Friday, April 06, 2012

OAFS redux

A couple of days ago I decided to take another look at the Spectrum Communications Off-Air Frequency Standard (OAFS). It had been suggested that its failure to work might be the result of a solder bridge or similar error. I had a good look at the board using a high power magnifier and found a pair of pads that were suspiciously linked to ground. A moment's work with the desoldering braid and sure enough there was a solder bridge exactly the width of a PCB track.

Having found a fault I was optimistic that the board would work. The setup adjustments were completed OK. But instead of hearing BBC Radio 4 in the speaker as the instruction sheet suggested I received a loud heterodyne with some speech faintly in the background, like listening to an AM signal in SSB mode with the BFO a couple of kHz off-tune.

I was looking at the Spectrum Communications advert in Practical Wireless to check how the ferrite rod was mounted and noticed that the description said "Background heterodyne whistle at 2kHz confirms lock condition." That is exactly what I was getting.

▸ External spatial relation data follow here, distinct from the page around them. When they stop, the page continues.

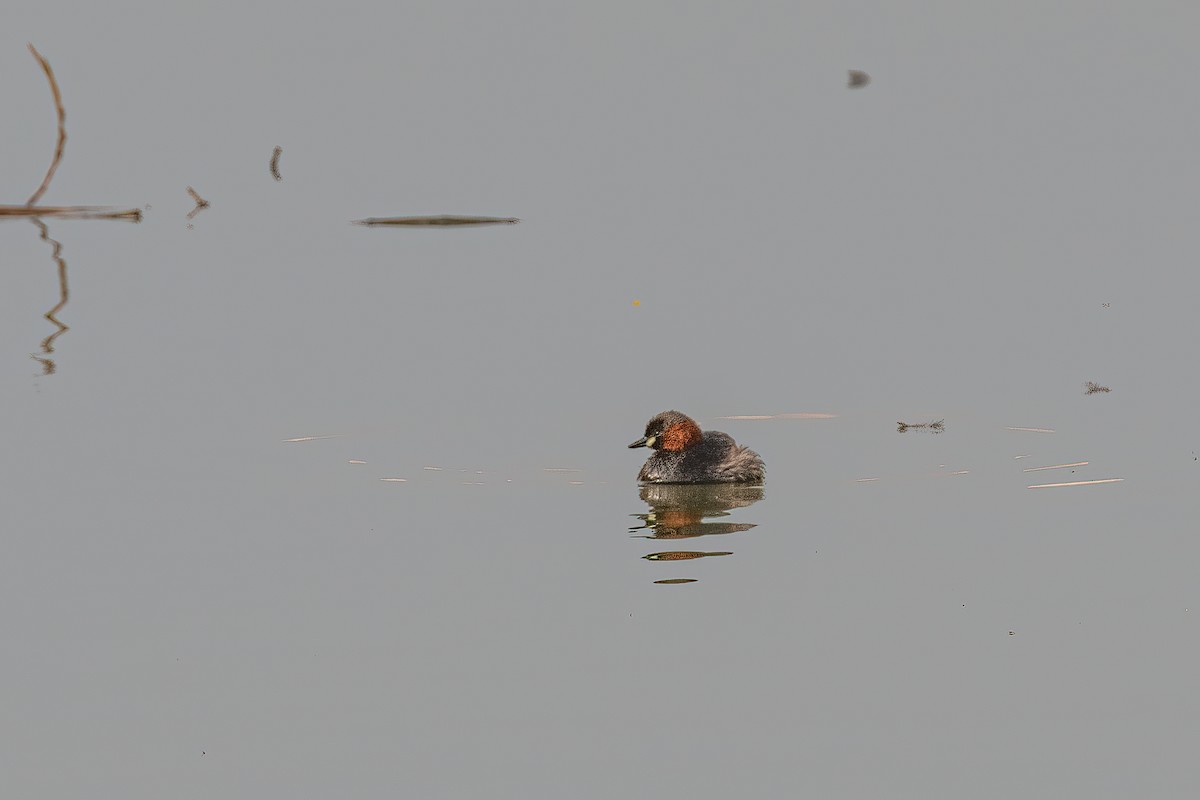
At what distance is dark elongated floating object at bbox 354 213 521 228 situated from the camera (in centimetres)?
3381

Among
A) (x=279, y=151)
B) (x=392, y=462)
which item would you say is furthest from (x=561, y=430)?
(x=279, y=151)

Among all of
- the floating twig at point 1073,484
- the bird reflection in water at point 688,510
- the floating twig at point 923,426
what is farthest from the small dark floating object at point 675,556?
the floating twig at point 923,426

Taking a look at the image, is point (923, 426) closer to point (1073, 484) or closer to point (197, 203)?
point (1073, 484)

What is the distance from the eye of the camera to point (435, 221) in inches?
1358

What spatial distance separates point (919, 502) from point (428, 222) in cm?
2191

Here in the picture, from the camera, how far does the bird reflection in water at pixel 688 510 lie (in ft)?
43.8

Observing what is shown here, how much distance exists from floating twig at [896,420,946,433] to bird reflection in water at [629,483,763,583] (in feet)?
7.43

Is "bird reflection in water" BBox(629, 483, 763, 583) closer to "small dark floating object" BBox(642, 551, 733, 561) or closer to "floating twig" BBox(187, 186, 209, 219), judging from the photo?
"small dark floating object" BBox(642, 551, 733, 561)

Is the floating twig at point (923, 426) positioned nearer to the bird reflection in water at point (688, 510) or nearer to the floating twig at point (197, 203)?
the bird reflection in water at point (688, 510)

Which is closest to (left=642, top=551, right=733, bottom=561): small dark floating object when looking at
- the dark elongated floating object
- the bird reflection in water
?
the bird reflection in water

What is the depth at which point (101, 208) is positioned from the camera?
34.9 m

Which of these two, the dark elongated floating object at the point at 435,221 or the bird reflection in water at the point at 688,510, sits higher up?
the dark elongated floating object at the point at 435,221

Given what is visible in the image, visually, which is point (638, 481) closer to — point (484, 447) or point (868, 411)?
point (484, 447)

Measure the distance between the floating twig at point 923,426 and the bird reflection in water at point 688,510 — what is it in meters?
2.27
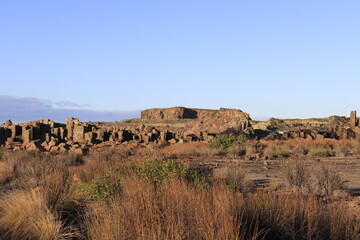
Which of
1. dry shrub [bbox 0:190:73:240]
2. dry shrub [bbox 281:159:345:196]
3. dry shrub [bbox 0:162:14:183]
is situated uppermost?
dry shrub [bbox 281:159:345:196]

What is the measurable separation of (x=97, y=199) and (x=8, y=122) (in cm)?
4101

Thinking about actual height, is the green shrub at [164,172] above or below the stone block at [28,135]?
above

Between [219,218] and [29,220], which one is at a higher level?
[219,218]

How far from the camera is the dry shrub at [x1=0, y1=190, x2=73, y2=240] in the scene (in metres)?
7.09

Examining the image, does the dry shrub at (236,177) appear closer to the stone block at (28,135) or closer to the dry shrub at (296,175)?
the dry shrub at (296,175)

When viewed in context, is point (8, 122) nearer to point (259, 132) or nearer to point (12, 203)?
point (259, 132)

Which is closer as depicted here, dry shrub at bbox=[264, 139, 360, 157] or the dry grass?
the dry grass

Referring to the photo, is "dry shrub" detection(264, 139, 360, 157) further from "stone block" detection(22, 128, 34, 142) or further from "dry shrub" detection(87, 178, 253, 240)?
"dry shrub" detection(87, 178, 253, 240)

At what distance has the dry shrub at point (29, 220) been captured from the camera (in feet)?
23.3

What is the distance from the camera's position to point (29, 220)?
767cm

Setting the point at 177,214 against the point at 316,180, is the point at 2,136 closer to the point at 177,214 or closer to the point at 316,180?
the point at 316,180

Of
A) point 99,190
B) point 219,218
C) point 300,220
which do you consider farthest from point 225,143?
point 219,218

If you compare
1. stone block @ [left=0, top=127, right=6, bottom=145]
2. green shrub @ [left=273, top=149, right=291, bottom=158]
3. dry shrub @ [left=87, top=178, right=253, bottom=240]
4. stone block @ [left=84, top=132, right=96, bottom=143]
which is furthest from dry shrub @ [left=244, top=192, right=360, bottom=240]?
stone block @ [left=0, top=127, right=6, bottom=145]

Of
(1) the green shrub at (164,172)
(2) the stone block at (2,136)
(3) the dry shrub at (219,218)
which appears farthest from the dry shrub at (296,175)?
(2) the stone block at (2,136)
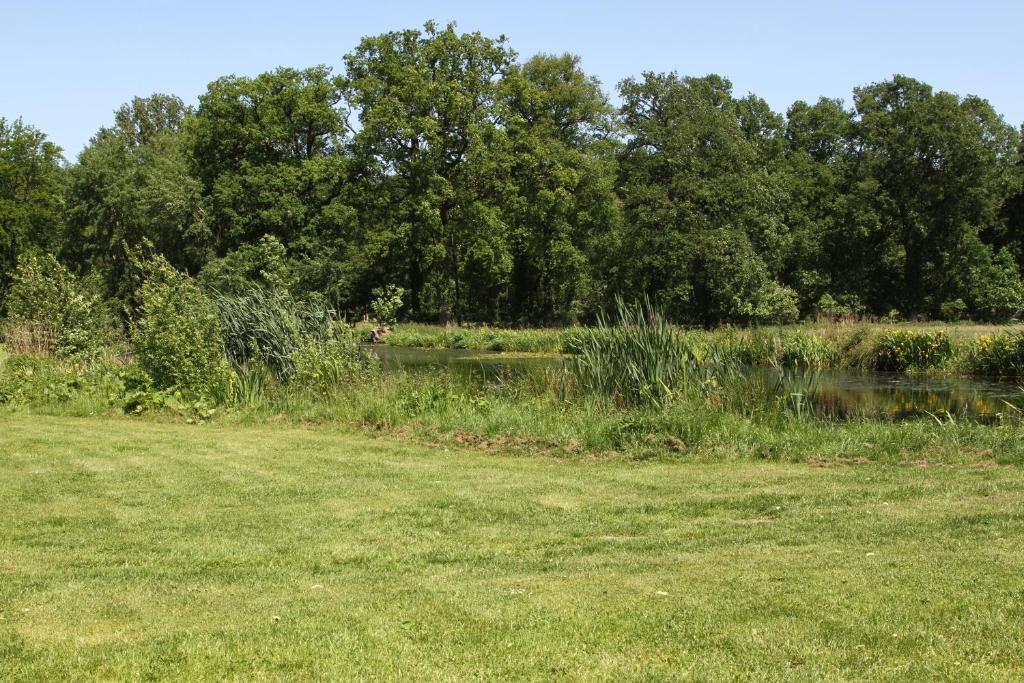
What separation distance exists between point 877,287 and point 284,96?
34.1 m

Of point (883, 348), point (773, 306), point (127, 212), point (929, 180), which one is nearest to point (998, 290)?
point (929, 180)

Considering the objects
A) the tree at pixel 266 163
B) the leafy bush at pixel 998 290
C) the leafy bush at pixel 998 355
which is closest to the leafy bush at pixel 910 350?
the leafy bush at pixel 998 355

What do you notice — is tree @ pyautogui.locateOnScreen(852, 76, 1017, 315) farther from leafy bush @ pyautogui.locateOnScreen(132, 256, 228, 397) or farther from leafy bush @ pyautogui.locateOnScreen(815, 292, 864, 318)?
leafy bush @ pyautogui.locateOnScreen(132, 256, 228, 397)

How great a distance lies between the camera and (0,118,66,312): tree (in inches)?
2243

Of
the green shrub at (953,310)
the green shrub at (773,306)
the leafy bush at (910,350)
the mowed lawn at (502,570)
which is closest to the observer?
the mowed lawn at (502,570)

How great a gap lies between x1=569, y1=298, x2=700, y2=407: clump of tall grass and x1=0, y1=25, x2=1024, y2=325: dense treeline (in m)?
29.4

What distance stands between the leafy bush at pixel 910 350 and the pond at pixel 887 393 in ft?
3.75

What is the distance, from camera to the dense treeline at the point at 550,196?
47.3 metres

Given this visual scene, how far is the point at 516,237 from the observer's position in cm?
5362

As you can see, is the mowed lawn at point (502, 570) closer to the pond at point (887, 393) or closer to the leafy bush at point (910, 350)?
the pond at point (887, 393)

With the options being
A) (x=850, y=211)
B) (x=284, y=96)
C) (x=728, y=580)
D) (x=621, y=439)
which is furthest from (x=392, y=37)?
(x=728, y=580)

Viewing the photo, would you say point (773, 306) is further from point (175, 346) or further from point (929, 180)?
point (175, 346)

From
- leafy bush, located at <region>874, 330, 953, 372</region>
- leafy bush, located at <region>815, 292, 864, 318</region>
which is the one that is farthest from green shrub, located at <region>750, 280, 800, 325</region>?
leafy bush, located at <region>874, 330, 953, 372</region>

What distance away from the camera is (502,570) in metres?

Odd that the instructions didn't mention it though. Nevertheless I gave a cheer and went ahead with installing the board in its box.

My happiness was short-lived when I put my frequency counter on the output. It was 10MHz sure enough, but it was not phase locked to anything. I was only receiving the output of the uncontrolled 10MHz crystal oscillator which could be tuned a few tens of Hz either side of 10.000MHz. No adjustment I could make would cause lock to occur.

Comments made to my original post about this suggested that I might have problems with the OAFS as I am not in a good location to receive a strong signal from BBC Radio 4. I'm unhappy with the amount of time I've wasted on this. I think it would be best to write it off and forget about it. I'd rather not be bugged by it or have it taking up scarce space in the G4ILO shack. If anyone would like to have it and see if they can make it work then it's yours for the cost of the postage.


G0FTD said...

Julian. The bit about the uncontrolled 10Mhz output has me wondering if you are suffering what I had.

The 10MHz output from the OAFS contains harmonics, only a few db down on the fundamental.

The result is that the frequency counter gets a bit confused.

I made very simple 3 pole LPF which I fixed on the inside of the OAFS and as a result all is now ok.


Unknown said...

Andy. All the outputs show the same frequency numbers shifted by factors of 10 so I think I am measuring the true frequency.

I suspect that a weak Radio 4 long wave signal may be the root of the problem. I tried coupling in an active SWL antenna and the heterodyne went to the background and Radio 4 came up to comfortable listening strength.

I could also hear a sort of interference effect which might have been the "mush" Martin G4FUI mentioned in his comment to my first OAFS post. So for all I know it may be capable of working properly and I just live in the wrong place!

Jeremy said...

Hi Julian
I'll pay postage and test it out for you and get it working if you like?

I already have an OAS that I designed and built in the early 1990s. I don't live far from Droitwich but even so an OAS does ideally need an RSSI indicator and a locking 'progress' indicator to show if it is going to have a chance of locking. Also, they do take quite a while to achieve lock. Mine takes about 30 seconds?

Unknown said...

Thanks, chaps. I'm pretty sure now that the OAFS is working as the designer intended. The problem being that the designer lives on the south coast and presumably gets a better Radio 4 long wave signal than I do. It's some consolation that the poor performance is not due to a fault with my construction.

This is not something I would want to use as an external frequency reference for my K3 which was the original purpose of it (though I lost interest since finding I have a brain tumour.) The reference frequency jitters: my frequency counter reads 10.000.001 but the Hz digit goes 1,2,3,1,2... whereas measuring the rubidium standard it is completely stable.

Jeremy said...

I wouldn't really recommend using a fully working OAFS as a reference clock for the K3 anyway as I'd expect the jitter and phase noise to be degraded due to the limitations of the 198kHz OAFS system. Also, you will run the very real risk of annoying lock dropouts if there are any static crashes or glitches that upset it. I only use mine for calibration

purposes. i.e. I calibrate a high quality 10MHz OCXO with it plus I calibrate the reference oscillators in my signal generators and analysers with it. Mine is stable to <<0.1Hz short
term (for counter purposes) and I'd expect the Spectrum OAFS to be similar. This makes it ideal for calibrating stuff or as an external reference for a 9 digit frequency counter.